Commercial agriculture drives over 70% of forest destruction in tropical and sub-tropical countries. Commodities most strongly linked to deforestation include palm oil, soy, timber, pulp, and cattle. This is often due to illegal logging and changes in land use.
A growing number of retailers, manufacturers, processors and traders in the food, fuel, and fibre sectors are making public commitments to establish deforestation-free supply chains. The rise of net-zero emissions commitments may provide the strongest impetus yet to eliminate deforestation from commodity production, sourcing, and financing. Such commitments doubled in 2020 alone and have now collectively been issued by companies with combined revenue of more than half the US’s annual GDP.
To tackle agricultural emissions, UK supermarket Tesco has recognized the need to follow its supply chain upstream – to origins in Brazil, Indonesia, and elsewhere – and institute a strong no-deforestation and no-conversion strategy.
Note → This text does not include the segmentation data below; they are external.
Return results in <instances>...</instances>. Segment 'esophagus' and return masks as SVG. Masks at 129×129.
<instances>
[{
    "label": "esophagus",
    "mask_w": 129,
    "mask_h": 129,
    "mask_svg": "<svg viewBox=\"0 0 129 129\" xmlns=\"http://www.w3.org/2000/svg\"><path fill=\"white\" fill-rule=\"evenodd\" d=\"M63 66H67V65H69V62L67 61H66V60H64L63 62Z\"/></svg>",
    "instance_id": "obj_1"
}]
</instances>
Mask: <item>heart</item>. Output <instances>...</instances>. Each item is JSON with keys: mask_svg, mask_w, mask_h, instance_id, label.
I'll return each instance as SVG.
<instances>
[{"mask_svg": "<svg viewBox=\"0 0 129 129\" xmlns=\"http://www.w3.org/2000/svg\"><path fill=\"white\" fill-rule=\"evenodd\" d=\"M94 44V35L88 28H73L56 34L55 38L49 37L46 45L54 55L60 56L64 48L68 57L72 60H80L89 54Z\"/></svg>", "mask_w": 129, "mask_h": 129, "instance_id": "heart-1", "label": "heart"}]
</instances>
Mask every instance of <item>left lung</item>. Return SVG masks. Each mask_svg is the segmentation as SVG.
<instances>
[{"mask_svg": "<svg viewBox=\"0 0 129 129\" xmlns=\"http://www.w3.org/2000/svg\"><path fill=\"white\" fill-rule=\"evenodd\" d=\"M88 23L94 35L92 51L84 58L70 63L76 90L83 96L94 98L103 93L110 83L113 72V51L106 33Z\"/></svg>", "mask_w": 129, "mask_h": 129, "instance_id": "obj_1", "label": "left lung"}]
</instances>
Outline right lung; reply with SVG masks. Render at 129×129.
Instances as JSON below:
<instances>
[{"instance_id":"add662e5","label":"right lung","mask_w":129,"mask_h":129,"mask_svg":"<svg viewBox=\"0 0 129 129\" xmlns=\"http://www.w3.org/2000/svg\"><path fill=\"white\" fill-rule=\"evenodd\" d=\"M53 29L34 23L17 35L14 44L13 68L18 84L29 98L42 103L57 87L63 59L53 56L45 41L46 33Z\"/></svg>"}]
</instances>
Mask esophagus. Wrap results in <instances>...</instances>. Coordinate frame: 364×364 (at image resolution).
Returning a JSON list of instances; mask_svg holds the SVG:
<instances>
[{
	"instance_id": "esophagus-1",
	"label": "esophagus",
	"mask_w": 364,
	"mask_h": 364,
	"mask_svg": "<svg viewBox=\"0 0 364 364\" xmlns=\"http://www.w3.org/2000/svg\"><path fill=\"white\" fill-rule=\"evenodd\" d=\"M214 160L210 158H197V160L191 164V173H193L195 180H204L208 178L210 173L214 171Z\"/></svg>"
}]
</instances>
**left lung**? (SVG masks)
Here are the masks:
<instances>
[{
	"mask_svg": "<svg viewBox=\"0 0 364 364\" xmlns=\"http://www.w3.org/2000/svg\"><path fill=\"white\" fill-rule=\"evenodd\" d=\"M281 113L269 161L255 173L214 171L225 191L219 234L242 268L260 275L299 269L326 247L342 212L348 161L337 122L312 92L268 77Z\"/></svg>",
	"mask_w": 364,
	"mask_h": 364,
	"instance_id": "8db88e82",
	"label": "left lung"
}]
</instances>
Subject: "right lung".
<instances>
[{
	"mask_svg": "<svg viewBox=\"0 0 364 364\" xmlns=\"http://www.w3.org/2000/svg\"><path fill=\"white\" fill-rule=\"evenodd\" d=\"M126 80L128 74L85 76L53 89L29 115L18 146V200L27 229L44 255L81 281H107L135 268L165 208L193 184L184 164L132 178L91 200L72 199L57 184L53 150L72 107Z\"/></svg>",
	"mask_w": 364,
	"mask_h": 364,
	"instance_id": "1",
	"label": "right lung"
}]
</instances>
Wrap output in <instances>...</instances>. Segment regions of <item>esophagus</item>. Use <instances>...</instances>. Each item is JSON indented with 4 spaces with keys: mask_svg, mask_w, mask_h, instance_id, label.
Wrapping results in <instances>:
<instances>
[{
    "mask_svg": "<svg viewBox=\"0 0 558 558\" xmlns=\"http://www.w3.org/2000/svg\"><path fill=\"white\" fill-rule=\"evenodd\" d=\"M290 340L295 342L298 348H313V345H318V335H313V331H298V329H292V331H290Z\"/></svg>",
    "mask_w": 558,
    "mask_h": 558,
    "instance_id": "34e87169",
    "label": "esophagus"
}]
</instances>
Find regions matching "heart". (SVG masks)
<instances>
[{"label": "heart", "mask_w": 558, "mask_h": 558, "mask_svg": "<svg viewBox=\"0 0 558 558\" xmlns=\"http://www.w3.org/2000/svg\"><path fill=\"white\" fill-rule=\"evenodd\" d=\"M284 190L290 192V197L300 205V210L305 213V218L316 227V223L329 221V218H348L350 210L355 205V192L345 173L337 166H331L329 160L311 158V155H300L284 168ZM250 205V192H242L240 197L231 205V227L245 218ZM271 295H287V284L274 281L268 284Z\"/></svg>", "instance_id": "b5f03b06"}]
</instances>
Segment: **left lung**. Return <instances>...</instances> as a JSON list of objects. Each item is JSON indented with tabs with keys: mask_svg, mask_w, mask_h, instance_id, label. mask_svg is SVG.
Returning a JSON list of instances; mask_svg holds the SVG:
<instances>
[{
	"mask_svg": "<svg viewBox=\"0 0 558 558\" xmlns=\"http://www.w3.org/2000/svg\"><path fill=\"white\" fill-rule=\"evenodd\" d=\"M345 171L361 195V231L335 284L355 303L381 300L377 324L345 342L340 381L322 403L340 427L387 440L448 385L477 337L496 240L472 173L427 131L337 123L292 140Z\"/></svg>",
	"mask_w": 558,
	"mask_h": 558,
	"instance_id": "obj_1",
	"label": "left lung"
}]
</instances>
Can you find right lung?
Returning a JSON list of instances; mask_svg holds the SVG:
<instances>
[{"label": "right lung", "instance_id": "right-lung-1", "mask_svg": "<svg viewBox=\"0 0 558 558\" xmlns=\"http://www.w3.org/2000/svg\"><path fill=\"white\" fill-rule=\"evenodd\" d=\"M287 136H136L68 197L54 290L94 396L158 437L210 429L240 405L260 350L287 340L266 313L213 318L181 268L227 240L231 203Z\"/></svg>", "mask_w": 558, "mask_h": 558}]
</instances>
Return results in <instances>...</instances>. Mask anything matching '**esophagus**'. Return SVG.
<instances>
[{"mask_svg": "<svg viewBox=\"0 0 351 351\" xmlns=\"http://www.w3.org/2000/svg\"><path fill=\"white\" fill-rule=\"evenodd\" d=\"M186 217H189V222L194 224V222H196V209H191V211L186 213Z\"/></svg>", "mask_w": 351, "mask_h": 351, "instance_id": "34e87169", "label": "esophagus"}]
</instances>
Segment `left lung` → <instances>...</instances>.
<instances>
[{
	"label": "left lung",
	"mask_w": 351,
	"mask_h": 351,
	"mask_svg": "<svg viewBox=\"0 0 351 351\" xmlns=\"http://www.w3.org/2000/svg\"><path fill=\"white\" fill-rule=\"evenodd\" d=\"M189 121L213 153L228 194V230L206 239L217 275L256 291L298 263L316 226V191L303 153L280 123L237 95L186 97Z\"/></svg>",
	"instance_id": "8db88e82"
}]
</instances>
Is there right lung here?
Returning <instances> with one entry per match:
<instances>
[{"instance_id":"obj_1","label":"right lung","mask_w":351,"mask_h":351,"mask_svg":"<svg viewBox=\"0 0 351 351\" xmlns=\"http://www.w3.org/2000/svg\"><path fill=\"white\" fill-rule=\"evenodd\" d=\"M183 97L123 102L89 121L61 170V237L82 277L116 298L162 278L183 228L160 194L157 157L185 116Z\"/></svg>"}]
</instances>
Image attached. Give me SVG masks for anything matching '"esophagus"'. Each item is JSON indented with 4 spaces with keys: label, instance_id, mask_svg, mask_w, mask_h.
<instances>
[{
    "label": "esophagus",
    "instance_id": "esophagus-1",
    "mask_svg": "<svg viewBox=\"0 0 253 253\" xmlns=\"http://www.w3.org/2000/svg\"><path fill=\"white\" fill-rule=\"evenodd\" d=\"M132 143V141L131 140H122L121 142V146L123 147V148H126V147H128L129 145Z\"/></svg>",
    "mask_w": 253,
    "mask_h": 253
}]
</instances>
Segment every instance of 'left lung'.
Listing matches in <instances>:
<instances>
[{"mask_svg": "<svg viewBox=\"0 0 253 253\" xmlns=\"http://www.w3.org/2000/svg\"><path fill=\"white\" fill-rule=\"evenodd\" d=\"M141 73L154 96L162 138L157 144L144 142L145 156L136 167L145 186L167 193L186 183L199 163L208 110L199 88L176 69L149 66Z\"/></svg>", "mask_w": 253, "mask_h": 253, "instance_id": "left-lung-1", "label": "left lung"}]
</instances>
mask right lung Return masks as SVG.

For instance, the difference between conversion-free sourcing and conversion-intensive sourcing for Tesco’s 500,000-ton annual soy purchases (primarily for animal feed) could be more than 100,000 tons of CO2-equivalent per year, which is equivalent to roughly 20% of the company’s agriculture supply chain emissions.
Companies also need to be aware of the potential for reputational damage. Recently some of the UK’s best-known brands such as Cadbury’s Chocolate, Anchor Butter, and Cathedral City Cheddar have been linked to the destruction of Brazilian forest through soya – a protein-rich cattle feed supplement.